- Exercise task 1
In the piece on measuring B2B marketing performance below, what does PPP stand for?
- Exercise task 2
Resume the piece on measuring B2B marketing performance after its final sentence and carry it forward.

- Excerpt to read
Start

Measuring B2B marketing performance
Performance is easier to assess when it’s measured against the two objectives of B2B marketing:
- Cultivating consistent customers – CCC
- Preventing price pressure – PPP
CCC is about keeping your customers loyal and finding more like them: sales and volumes. PPP deals with building and maintaining margins: delivering the right Value to the right people.
Are we asking the right questions?
Data, analytics and metrics are the components for assessing marketing performance. But, if you ask the wrong questions, then the answers don’t matter. If CCC & PPP really are the two objectives in B2B marketing, then performance isn’t something that can be determined internally:
The market rates your performance in terms of what it gives you – volumes, margins and loyalty.
And if you accept that, then perhaps marketers should be examining the answers to questions like these:
- Is the Value your company delivers clearly communicated to all elements of the market – is there a consistent reflection of the brand and what it represents? How do you know this?
- Does the entire market-facing team believe the brand messages and act accordingly?
- What are the sales objectives for both CCC and PPP? What info do you have about targets, timeframes and ambitions relating to each set of products and services. How do you know they are being met?
- For existing customers, how are you performing against forecast volumes and margins? How satisfied are customers with your company in terms of contributing to their continued success?
- What are the requirements for lead-generation in terms of volume and conversion? How are leads ranked and how do you measure their origins and the cost of attracting and converting them?
- From the point of first contact with a lead, how well is the ‘conversion chain’ working? Who monitors progress and performance in the chain?
- What’s the ROI from marketing? In some ways, this is the simplest question of them all. It’s the combined and measured impact that all of the above are having on CCC and PPP.
Measure outcomes: don’t confuse activity with achievement
Producing and placing an ad is not an outcome. The response generated by that ad isn’t even an outcome. The impact that the response has on CCC & PPP is an outcome. So, measure that.

End

- Data lines
Start

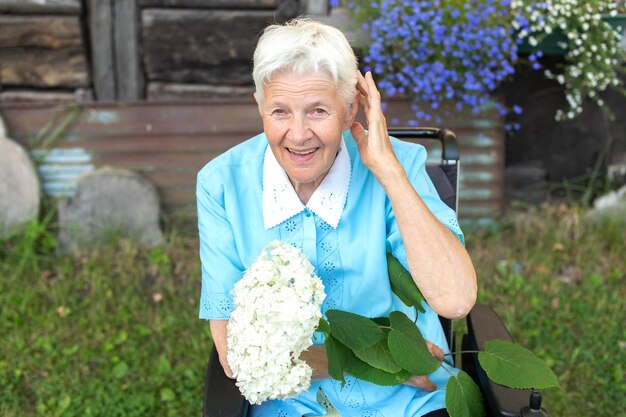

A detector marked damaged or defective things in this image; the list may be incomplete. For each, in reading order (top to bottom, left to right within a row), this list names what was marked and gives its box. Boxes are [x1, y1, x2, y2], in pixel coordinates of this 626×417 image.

End

- Output 1
Preventing price pressure

- Output 2
Developing a new product is not an outcome. Launching the product is not an outcome. The product’s impact on CCC & PPP is an outcome. So, measure that.
And so it goes on: the process of linking marketing activities to outcomes and then measuring. Because Outcomes are the Differentiators – how you contribute to customers’ success is what differentiates you in the market.
A gentle warning: be careful what you measure
Measuring performance in terms of CCC and PPP is perhaps not as straightforward as it looks: it’s easy enough to define what you need to measure but it can be hard to put the rulers in place. It can be even harder to keep them there.
What happens if the results from measuring B2B marketing-performance demonstrate shortcomings within a company? Who is responsible for change?
Measure with muscle
If you do measure, do it for a purpose. It’s important to understand how shortcomings will be addressed and then re-measured to assess the impact of improvements. This can be CEO territory in terms of motivating and monitoring the necessary changes.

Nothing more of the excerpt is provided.